Parameter inference on the example of the FitzHugh-Nagumo model


In this tutorial we will explain how to perform Bayesian inference via MCMC sampling with GuidedProposals.jl on the example of the FitzHugh-Nagumo model. We will write a Metropolis-within-Gibbs algorithm that alternately imputes the unobserved path and updates unknown parameter.
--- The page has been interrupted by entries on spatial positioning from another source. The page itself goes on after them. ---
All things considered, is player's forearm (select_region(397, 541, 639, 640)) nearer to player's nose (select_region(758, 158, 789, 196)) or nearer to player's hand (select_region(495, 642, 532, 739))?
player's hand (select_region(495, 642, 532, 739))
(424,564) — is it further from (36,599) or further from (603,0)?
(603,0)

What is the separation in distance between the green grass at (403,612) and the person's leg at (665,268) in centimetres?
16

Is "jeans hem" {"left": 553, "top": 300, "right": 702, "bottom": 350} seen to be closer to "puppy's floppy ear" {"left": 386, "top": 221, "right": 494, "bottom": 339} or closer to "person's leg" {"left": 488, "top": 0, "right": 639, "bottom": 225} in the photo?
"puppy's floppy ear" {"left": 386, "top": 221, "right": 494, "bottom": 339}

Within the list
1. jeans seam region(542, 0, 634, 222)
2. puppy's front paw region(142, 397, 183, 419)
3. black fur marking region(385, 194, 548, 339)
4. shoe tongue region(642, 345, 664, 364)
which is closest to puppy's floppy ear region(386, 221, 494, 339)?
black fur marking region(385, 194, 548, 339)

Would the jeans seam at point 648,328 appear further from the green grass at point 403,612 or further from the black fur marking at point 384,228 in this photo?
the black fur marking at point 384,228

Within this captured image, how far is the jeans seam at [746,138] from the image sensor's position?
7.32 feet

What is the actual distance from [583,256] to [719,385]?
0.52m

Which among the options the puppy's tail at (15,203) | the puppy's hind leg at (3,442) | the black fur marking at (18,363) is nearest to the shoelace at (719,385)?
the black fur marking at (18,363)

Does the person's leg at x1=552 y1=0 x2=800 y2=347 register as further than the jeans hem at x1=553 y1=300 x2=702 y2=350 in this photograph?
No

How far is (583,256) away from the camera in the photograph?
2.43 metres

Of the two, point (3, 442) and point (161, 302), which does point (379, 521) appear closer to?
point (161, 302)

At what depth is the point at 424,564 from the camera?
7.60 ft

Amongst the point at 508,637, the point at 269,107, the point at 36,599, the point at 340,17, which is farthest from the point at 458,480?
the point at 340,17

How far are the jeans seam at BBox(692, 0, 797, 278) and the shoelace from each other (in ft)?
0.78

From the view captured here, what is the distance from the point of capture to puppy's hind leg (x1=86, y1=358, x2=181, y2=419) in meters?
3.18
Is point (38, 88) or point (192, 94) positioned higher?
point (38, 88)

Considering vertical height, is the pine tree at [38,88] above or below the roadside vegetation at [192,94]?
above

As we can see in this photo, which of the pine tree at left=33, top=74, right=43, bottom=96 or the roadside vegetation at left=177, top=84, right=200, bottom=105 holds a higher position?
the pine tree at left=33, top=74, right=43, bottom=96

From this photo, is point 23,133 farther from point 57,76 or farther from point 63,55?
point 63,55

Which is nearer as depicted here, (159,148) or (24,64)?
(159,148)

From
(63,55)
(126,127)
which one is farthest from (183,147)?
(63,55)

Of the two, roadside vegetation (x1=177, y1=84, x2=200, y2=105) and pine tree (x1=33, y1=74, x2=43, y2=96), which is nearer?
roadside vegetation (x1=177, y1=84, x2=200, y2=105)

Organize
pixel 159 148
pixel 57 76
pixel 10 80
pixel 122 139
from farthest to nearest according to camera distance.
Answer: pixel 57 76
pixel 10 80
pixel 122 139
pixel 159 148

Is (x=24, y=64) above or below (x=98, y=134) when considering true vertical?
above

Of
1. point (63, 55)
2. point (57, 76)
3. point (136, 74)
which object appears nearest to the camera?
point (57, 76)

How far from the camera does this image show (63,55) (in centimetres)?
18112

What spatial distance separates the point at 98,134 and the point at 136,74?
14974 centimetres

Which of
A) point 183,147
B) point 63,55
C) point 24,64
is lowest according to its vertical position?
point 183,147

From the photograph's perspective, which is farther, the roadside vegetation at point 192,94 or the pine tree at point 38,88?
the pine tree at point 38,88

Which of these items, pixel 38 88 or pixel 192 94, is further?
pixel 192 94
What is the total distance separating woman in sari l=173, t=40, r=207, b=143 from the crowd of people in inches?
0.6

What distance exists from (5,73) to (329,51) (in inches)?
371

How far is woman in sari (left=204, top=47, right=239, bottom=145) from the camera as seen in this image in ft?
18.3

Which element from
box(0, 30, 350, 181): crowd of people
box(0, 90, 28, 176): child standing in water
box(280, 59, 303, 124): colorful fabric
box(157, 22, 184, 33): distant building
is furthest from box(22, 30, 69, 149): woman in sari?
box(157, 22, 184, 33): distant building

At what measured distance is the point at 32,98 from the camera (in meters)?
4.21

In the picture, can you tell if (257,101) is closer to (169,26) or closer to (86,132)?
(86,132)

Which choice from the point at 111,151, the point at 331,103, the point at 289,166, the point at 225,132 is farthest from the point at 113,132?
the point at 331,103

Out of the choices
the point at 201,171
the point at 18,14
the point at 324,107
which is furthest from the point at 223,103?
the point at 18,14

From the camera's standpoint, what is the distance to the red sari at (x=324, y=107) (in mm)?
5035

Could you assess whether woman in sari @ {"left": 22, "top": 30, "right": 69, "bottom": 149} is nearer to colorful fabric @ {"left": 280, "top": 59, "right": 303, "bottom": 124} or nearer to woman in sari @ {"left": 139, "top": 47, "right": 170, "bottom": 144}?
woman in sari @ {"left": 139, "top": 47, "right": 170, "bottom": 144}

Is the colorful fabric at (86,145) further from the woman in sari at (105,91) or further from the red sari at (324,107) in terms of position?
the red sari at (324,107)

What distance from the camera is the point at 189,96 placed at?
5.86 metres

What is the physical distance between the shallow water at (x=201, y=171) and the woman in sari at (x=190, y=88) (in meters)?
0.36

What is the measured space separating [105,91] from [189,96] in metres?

We will conduct inference for a single parameter, but it will be clear how to extend this tutorial to multiple parameters.

Introduction


Prerequisites


using GuidedProposals, DiffusionDefinition, ObservationSchemes
const GP = GuidedProposals
const DD = DiffusionDefinition
const OBS = ObservationSchemes

using StaticArrays, Random, Plots

Data generation


@load_diffusion FitzHughNagumo
# generate some data
θ = [0.1, -0.8, 1.5, 0.0, 0.3]
P = FitzHughNagumo(θ...)
tt, y1 = 0.0:0.0001:10.0, @SVector [-0.9, -1.0]
X = rand(P, tt, y1)
data = map(
	x->(x[1], x[2][1] + 0.1randn()),
	collect(zip(X.t, X.x))[1:1000:end]
)[2:end]
#TODO introduce data collection in `ObservationSchemes.jl` with `ObsScheme()` object
# let's examine the data
plot(X, Val(:vs_time), size=(800, 300))
scatter!(map(x->x[1], data), map(x->x[2], data), label="data")

data

Data preparation


# let's prepare the data
recording = (
	P = FitzHughNagumo([0.1, #==# 0.0 #==#, 1.5, 0.0, 0.3]...),
	obs = load_data(
		ObsScheme(
			LinearGsnObs(
				0.0, (@SVector [0.0]);
				L=(@SMatrix [1.0 0.0]), Σ=(@SMatrix [0.01])
			)
		),
		data
	),
	t0 = 0.0,
	x0_prior = KnownStartingPt(y1),
)

Inference algorithm


# define a simple transition kernel
function customkernel(θ, s::Symbol, scale=0.1)
	θ° = deepcopy(θ)
	θ°[s] += 2.0*scale*(rand()-0.5)
	θ°
end

# and define a function that does the inference
function simple_inference(AuxLaw, recording, dt, θ; ρ=0.5, num_steps=10^4)
	# initializations
	tts = OBS.setup_time_grids(recording, dt)
	PP = build_guid_prop(AuxLaw, recording, tts)
	PP° = deepcopy(PP)

	y1 = rand(recording.x0_prior) # just returns the starting point
	XX, WW, Wnr = rand(PP, y1)
	XX°, WW° = trajectory(PP)

	ll = loglikhd(PP, XX)
	paths = []
	θθ = Float64[θ[:s],]
	imp_a_r = 0
	param_a_r = 0

	# MCMC
	for i in 1:num_steps
		# impute a path
		_, ll° = rand!(PP, XX°, WW°, WW, ρ, Val(:ll), y1; Wnr=Wnr)

		if rand() < exp(ll°-ll)
			XX, WW, XX°, WW° = XX°, WW°, XX, WW
			ll = ll°
			imp_a_r += 1
		end

		# update parameter s
		θ° = customkernel(θ, :s, 0.3)
		DD.set_parameters!(PP°, θ°)
		recompute_guiding_term!(PP°)
		_, ll° = GP.solve_and_ll!(XX°, WW, PP°, y1)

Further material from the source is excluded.